Trzy lata temu dziennikarka ruszyła z własnym kanałem na YouTube, gdzie przeniosła swoją całą dotychczasową działalność.
Jestem osobą dorosłą i podejmuję odpowiedzialne decyzje. Chciałam mieć swój kanał na YouTubie i dopięłam swego, w myśl zasady, że marzenia się nie spełniają, tylko się je spełnia samej - mówiła Mołek w rozmowie z Medonet.

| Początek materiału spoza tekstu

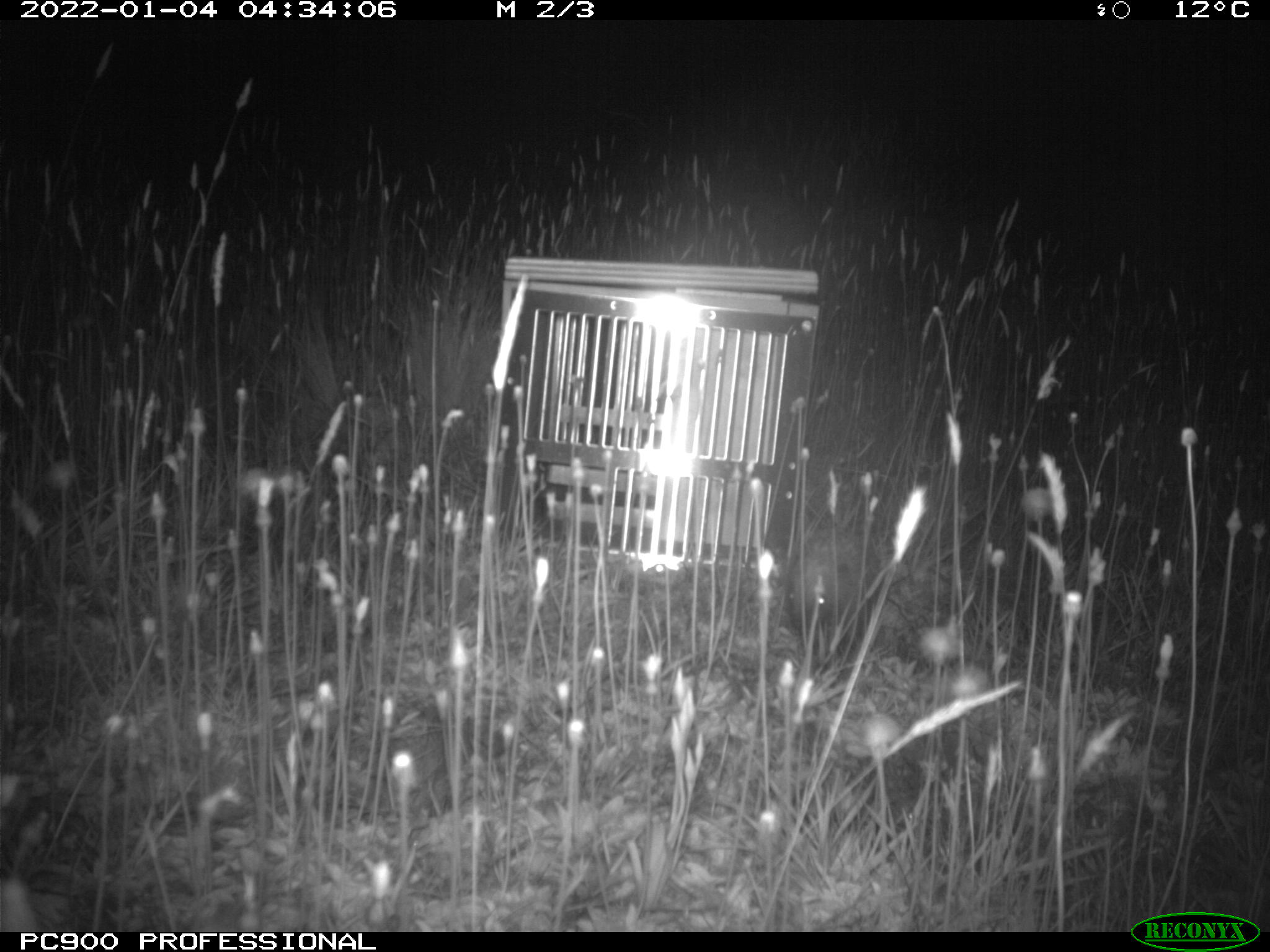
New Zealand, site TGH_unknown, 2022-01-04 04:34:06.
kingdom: Animalia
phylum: Chordata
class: Mammalia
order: Eulipotyphla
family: Erinaceidae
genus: Erinaceus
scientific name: Erinaceus europaeus europaeus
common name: european hedgehog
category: hedgehog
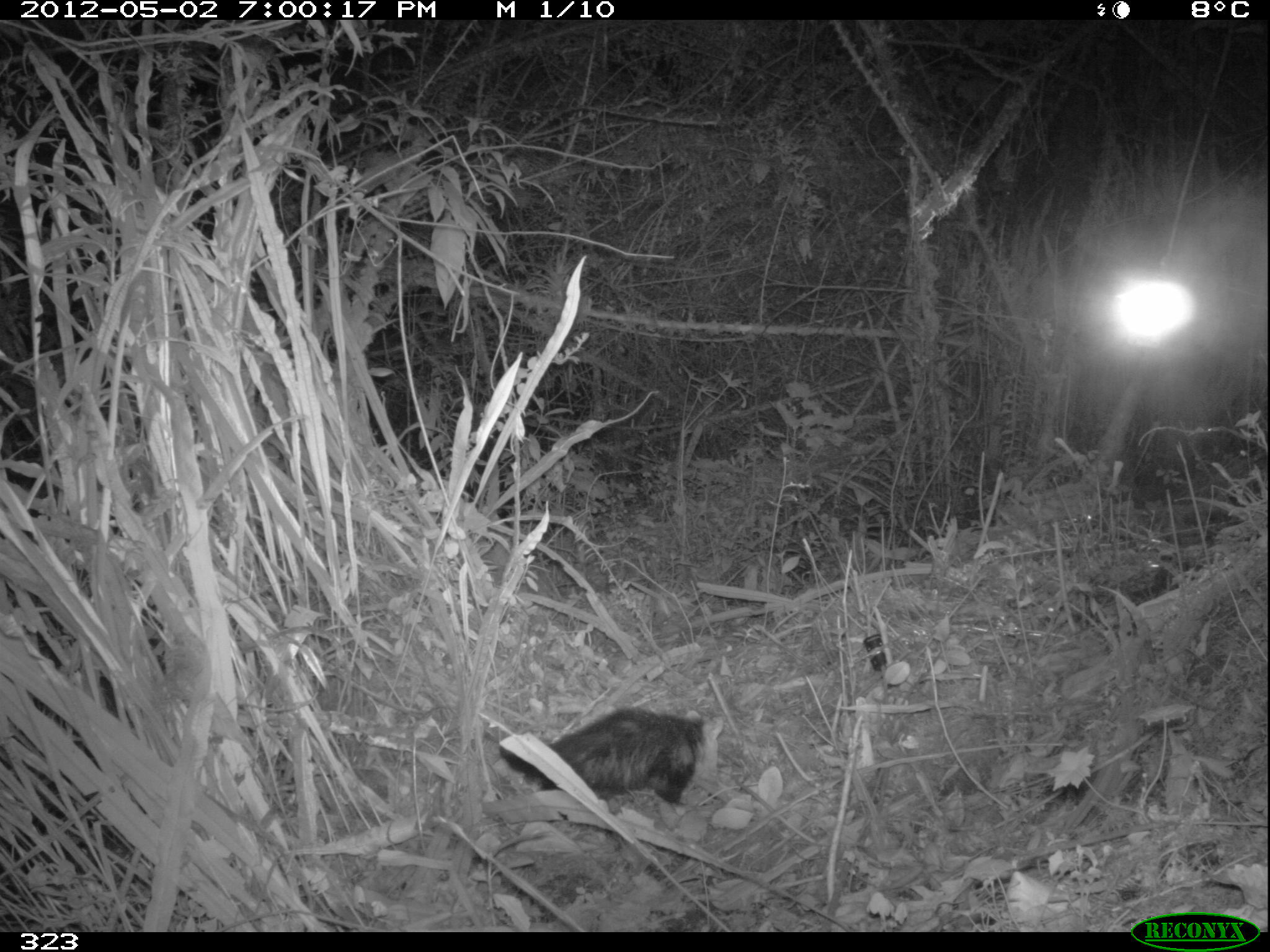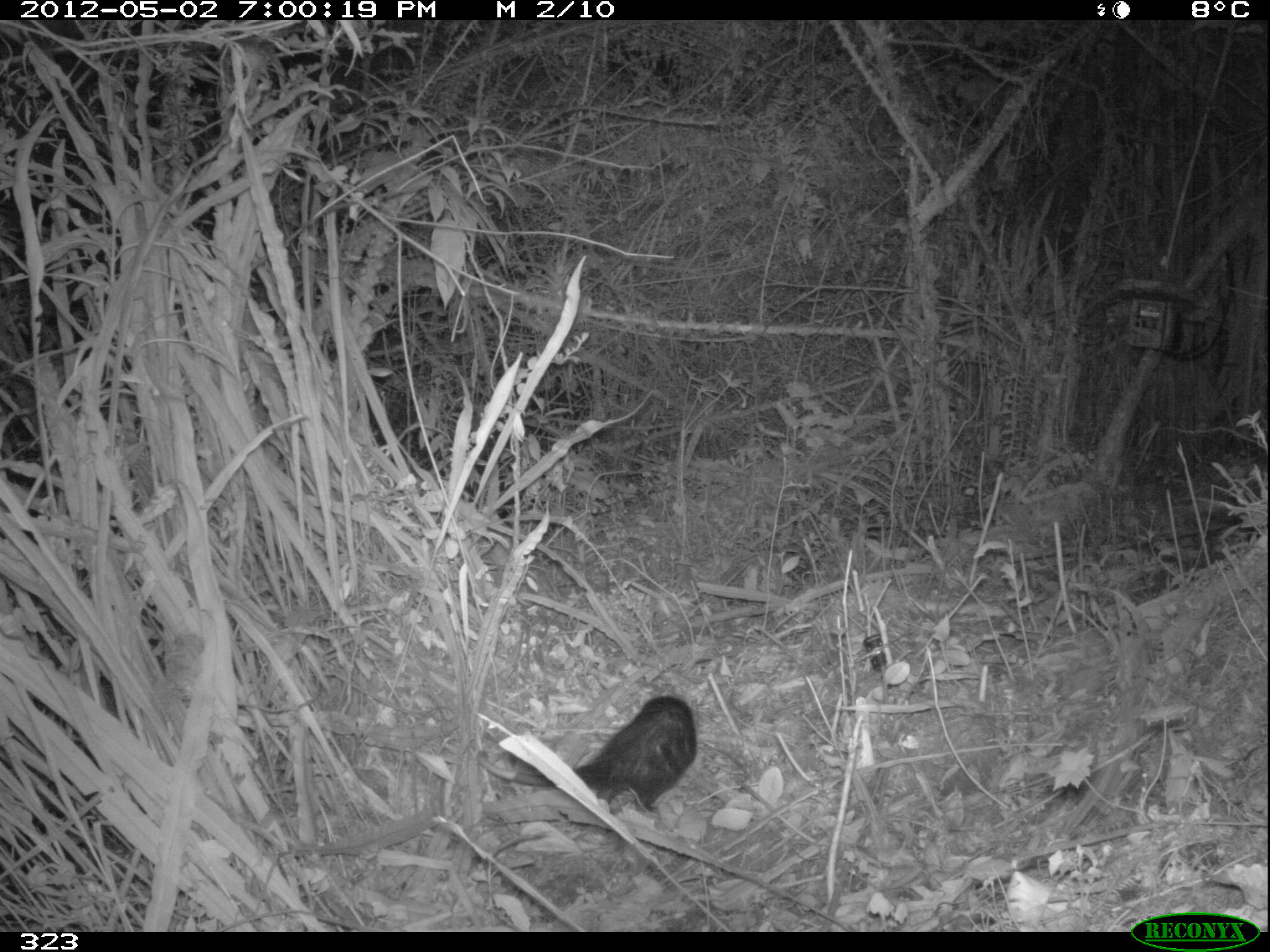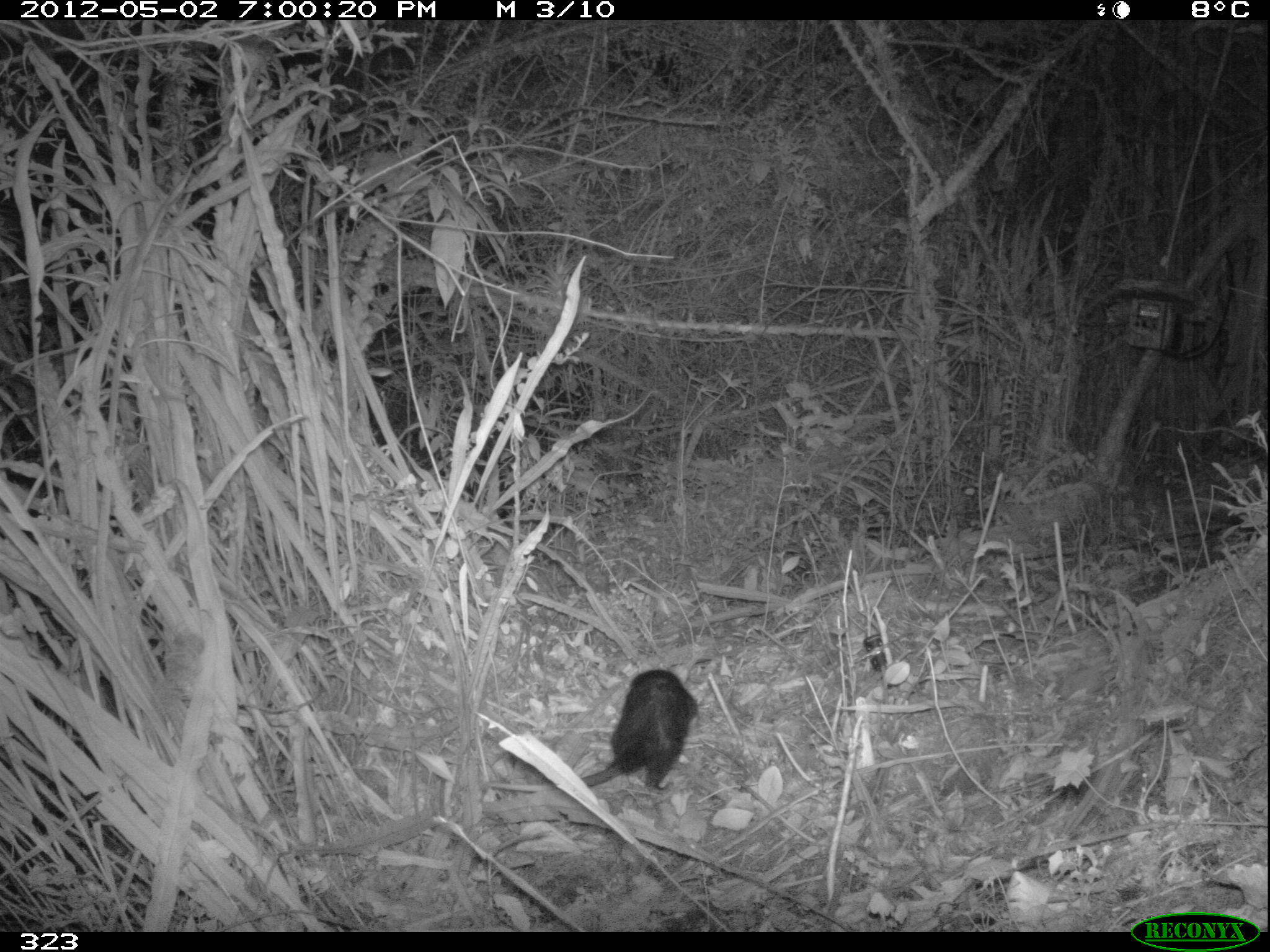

Dalsza część artykułu pod materiałem wideo
47-latka przyznała też, że zdecydowała się odejść z TVN z powodu przemęczenia i braku czasu dla siebie i rodziny. Przyznała, że miała już dość pracy ponad swoje siły i dlatego nie chciała już dalej pracować w telewizji. Mołek wyznała też, że jej decyzja pokryła się z faktem nieprzedłużenia jej kontraktu z TVN Style, co w zasadzie bardzo ją uradowało.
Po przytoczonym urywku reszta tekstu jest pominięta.